Retype, without alteration, the lines of the records starting at the line that contains "Which of the point" and ending at the line that contains "2.45 metres", both included.

________________

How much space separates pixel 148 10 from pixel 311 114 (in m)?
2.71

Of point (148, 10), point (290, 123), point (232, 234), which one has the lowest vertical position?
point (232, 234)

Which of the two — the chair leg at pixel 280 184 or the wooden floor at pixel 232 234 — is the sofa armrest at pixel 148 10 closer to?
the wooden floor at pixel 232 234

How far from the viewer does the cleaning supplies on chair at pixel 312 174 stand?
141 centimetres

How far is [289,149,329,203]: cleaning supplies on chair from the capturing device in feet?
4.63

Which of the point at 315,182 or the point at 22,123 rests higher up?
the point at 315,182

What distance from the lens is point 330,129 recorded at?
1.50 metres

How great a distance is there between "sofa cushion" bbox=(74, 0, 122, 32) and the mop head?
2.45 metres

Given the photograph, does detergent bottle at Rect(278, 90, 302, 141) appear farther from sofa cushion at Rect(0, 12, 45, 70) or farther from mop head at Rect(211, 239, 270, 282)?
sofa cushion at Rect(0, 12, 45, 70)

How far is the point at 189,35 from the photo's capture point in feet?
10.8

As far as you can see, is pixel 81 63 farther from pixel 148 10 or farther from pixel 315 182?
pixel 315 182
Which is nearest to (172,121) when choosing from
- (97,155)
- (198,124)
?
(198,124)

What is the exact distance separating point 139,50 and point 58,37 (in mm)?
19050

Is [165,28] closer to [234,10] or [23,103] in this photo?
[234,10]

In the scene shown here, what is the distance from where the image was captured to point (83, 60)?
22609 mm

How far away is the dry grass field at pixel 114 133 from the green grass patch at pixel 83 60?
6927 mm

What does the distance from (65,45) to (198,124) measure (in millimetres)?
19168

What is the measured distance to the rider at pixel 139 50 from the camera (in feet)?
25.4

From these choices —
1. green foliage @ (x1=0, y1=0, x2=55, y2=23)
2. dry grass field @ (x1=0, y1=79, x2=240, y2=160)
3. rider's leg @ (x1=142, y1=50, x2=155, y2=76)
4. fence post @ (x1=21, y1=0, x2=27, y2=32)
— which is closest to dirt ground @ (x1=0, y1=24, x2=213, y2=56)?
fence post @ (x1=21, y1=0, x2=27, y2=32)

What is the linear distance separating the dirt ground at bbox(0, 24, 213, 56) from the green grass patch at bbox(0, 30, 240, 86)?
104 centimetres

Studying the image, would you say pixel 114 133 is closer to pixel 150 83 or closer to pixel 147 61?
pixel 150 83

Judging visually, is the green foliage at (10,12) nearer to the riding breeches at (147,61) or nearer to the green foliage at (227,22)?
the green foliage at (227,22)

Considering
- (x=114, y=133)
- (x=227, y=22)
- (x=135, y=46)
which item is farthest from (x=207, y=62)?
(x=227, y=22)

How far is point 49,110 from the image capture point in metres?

________________

# Written answer:
Which of the point at 315,182 or the point at 22,123 rests higher up?
the point at 315,182

What distance from the lens is point 330,129 recorded at?
1.50 metres

How great a distance is there between "sofa cushion" bbox=(74, 0, 122, 32) and the mop head?
2.45 metres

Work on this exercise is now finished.